И она уловила в этом голосе нотки отрезвления. Она поцеловала его, по-женски печалясь, что час ее миновал.
Он встал, подкрутил ярче фонарь и начал быстро одеваться. Он стоял над ней, застегивая брюки, глядя на нее вниз темными, расширенными глазами, лицо слегка порозовело, волосы растрепались — и такой он был естественный, спокойный, уютный в неярком свете фонаря, такой красивый, не найти слов.

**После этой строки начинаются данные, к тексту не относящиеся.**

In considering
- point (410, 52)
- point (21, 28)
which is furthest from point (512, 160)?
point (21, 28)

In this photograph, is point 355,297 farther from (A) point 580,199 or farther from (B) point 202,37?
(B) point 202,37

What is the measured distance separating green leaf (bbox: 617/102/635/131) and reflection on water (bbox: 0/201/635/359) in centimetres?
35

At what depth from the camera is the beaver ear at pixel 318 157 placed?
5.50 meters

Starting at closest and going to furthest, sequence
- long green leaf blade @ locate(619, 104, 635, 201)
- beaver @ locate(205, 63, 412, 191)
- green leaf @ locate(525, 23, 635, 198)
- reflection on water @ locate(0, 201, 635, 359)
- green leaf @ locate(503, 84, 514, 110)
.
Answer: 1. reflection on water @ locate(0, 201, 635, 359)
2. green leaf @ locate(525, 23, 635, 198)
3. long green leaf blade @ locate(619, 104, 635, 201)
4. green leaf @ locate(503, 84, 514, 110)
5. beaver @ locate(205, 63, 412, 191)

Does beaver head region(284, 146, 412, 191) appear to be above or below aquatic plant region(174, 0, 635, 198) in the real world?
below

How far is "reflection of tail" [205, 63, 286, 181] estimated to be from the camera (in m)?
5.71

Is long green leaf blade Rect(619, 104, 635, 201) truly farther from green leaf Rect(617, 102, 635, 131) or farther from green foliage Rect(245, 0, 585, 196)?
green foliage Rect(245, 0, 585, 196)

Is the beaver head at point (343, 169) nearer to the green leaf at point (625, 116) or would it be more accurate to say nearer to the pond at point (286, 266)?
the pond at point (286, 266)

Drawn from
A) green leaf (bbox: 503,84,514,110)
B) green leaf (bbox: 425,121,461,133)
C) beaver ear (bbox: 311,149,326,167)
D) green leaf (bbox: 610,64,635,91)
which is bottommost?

И ей опять захотелось крепко прижаться к нему, обнять; в его красивом лице она подметила полусонную отдаленность и опять чуть не расплакалась — так бы схватить его и никуда не пускать. Нет, этого никогда не будет, не может быть. Она все не вставала, нежно белел округлый холмик ее бедра.
Он не знал, о чем она думает, но и он любовался ею — живым, ласковым, удивительным созданием, которое принадлежало ему.
— Я люблю тебя, потому что ты моя баба, — сказал он.
— Я тебе нравлюсь? — У Конни забилось сердце.
— Ты моя баба, этим сказано все. Я люблю тебя, потому что сегодня ты вся совсем отдалась мне.
Он нагнулся, поцеловал ее и натянул на нее одеяло.
— Ты никогда от меня не уйдешь? — спросила она.
— Чего спрашивать-то?
— Но ты теперь веришь, что я тебя люблю?
— Сейчас ты любишь. Но ведь у тебя и в мыслях не было, что полюбишь. Чего о будущем-то гадать. Начнешь думать, сомневаться…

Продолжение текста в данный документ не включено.